Tuesday, April 23, 2013
Blazevich joins strong lineage of UGA TEs
By David Ching and Radi Nabulsi
Class of 2014 tight end Jeb Blazevich (Charlotte, N.C./Charlotte Christian) had his pick of programs that have turned out solid tight ends in recent seasons before committing to Georgia on Tuesday.
With all due respect to the Notre Dames, Stanfords and Clemsons of the college football world, no program has been more successful at attracting quality tight ends over the past decade than Georgia. In Blazevich, the Bulldogs add one of highest-rated tight ends to have committed to the program since ESPN began compiling recruiting rankings in 2006.
The No. 90 overall prospect on the ESPN 150 and the No. 3 tight end-H, Blazevich hopes to continue Georgia’s longstanding tradition under coach Mark Richt of incorporating tight ends into the passing game.
In the four seasons since 2008 -- the lone down season for the position in Richt’s tenure -- Georgia’s tight ends have averaged 41.8 catches, 610 receiving yards and 6.3 touchdown catches per season. Last season, Arthur Lynch finished fourth on the team with 24 catches for 431 yards, while Jay Rome came on toward the end of the season and finished with 11 receptions for 152 yards -- and those totals were actually down a bit from recent years when 2011 John Mackey Award finalist Orson Charles was one of the most active pass-catching tight ends in the country.
The Bulldogs have sent a number of tight ends to the NFL under Richt’s watch, including Randy McMichael, Ben Watson, Leonard Pope and Charles. Current senior Lynch and redshirt sophomore Rome could add to that total once they complete their college careers, and Blazevich certainly possesses the potential to someday join that group, as well.
A gifted pass-catcher at 6-foot-5, Blazevich has the skills and body type to become a receiving weapon but must continue to add mass to his 228-pound listed weight in order to excel as a prototypical tight end in the SEC. ESPN’s talent scouts clearly believe he’ll get there, however. Blazevich’s 83 grade is the highest they’ve given to any eventual Georgia tight end signee other than Rome -- he received an 84 in 2011, when he was the nation’s top-rated tight end prospect -- since 2006.
Blazevich could contribute immediately once he joins the Bulldogs. Lynch will be out of the picture by then, and while Rome will be draft eligible after the 2013 season, he will have to produce significantly more impressive receiving numbers this fall to consider a leap to the NFL. Otherwise, rising sophomore Ty Flournoy-Smith and 2013 signee Jordan Davis will serve as Blazevich’s primary competition for playing time.

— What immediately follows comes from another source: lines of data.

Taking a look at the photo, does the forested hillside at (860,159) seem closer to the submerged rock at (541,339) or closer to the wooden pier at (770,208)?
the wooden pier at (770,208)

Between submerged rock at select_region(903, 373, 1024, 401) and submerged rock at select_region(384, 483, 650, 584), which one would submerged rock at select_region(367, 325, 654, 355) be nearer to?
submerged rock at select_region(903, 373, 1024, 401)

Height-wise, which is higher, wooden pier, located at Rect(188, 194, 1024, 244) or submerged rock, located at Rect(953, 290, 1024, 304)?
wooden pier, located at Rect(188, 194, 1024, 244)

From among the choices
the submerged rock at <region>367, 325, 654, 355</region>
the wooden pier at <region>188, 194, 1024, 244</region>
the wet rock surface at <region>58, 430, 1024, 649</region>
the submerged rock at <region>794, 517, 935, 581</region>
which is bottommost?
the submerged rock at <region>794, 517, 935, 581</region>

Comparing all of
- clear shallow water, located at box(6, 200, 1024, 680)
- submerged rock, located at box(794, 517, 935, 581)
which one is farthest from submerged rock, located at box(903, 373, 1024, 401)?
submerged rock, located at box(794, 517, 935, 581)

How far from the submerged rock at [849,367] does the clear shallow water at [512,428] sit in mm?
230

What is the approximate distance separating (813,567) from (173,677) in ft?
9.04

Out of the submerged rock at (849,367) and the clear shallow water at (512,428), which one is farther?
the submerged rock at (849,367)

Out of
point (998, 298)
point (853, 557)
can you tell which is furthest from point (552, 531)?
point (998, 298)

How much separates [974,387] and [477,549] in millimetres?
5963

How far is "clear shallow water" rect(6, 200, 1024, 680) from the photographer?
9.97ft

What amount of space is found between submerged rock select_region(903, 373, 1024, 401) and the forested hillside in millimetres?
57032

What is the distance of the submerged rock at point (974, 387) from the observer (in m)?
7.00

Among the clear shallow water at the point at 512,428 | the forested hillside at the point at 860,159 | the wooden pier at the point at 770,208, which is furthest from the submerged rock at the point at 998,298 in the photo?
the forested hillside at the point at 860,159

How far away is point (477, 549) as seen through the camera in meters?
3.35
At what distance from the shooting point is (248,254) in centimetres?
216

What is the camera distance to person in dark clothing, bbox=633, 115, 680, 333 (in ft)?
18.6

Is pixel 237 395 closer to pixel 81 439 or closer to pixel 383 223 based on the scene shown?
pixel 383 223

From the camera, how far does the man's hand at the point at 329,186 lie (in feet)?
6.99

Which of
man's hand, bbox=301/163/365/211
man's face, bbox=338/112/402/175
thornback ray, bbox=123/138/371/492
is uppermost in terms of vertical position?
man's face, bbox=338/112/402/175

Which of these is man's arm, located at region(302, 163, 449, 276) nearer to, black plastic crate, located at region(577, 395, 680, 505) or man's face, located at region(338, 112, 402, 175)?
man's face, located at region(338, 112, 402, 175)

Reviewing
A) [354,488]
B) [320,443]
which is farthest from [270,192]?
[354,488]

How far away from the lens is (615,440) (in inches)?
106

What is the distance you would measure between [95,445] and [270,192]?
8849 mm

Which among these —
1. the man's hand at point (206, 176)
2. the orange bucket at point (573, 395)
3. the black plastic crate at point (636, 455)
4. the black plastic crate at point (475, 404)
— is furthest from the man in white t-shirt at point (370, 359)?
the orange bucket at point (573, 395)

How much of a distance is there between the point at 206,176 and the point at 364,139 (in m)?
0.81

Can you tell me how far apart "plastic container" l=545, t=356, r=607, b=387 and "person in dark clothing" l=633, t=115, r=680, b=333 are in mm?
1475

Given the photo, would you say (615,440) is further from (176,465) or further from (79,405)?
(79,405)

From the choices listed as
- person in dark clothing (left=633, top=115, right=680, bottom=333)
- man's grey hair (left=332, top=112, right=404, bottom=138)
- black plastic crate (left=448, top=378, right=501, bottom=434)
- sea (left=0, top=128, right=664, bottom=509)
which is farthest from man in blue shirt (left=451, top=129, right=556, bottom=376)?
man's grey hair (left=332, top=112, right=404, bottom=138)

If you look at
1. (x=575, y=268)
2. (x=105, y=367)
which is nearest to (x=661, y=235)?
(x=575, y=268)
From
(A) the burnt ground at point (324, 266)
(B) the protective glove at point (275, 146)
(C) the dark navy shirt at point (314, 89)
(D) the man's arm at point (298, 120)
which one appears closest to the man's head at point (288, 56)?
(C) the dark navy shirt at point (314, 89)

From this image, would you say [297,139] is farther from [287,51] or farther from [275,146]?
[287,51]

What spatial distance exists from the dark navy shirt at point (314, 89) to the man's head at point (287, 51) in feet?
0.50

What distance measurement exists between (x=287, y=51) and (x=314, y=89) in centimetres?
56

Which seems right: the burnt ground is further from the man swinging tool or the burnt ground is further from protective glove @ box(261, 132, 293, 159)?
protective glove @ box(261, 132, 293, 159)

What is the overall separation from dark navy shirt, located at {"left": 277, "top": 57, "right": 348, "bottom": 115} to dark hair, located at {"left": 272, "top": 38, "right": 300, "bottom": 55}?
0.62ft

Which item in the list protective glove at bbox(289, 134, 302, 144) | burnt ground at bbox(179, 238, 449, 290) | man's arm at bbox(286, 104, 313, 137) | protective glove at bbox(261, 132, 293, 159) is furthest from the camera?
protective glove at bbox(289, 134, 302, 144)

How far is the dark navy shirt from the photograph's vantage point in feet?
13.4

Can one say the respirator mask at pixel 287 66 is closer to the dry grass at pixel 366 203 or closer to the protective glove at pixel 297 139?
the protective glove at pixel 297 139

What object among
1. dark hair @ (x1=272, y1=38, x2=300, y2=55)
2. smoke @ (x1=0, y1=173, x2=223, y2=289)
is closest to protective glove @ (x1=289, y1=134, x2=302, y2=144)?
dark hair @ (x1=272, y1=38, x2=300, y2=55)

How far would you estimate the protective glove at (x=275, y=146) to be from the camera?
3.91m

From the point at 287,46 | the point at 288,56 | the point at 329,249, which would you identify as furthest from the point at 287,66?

The Bulldogs traditionally use at least three tight ends in a season, so the opportunity will exist for Blazevich to carve out a role for himself early in his college career.
Another impact of Blazevich's commitment could be to kick start the momentum Georgia has lacked on the recruiting trail. None of Georgia’s first three commits were on the ESPN 150 list that was released last week. Blazevich gives the Bulldogs a high-profile commit whom other recruits can point to as being a possible teammate. If Georgia lands four-star Sony Michel (Plantation, Fla./American), the nation’s No. 2 running back, when he announces on Friday, the Bulldogs would in one week have almost doubled the size of the class and filled two positions of need with premiere talents.
Blazevich’s personality will help the Bulldogs long before he steps foot in Athens. He is strongly committed to Georgia and is unlikely to waver. We have seen in the past how useful it is for schools to have a commitment at exclusive events like The Opening and the Under Armour game. Blazevich will be there, recruiting for Georgia and serving as a well-liked extension of the Georgia staff. Safety commit Nick Glass (Duluth, Ga./Peachtree Ridge) is a vocal recruiter for Georgia, but he can use the help. Fellow commits Krenwick Sanders (Jesup, Ga./Wayne County) and Dontavius Russell (Carrollton, Ga./Carrollton) are not exactly beating down the doors of fellow Georgia targets.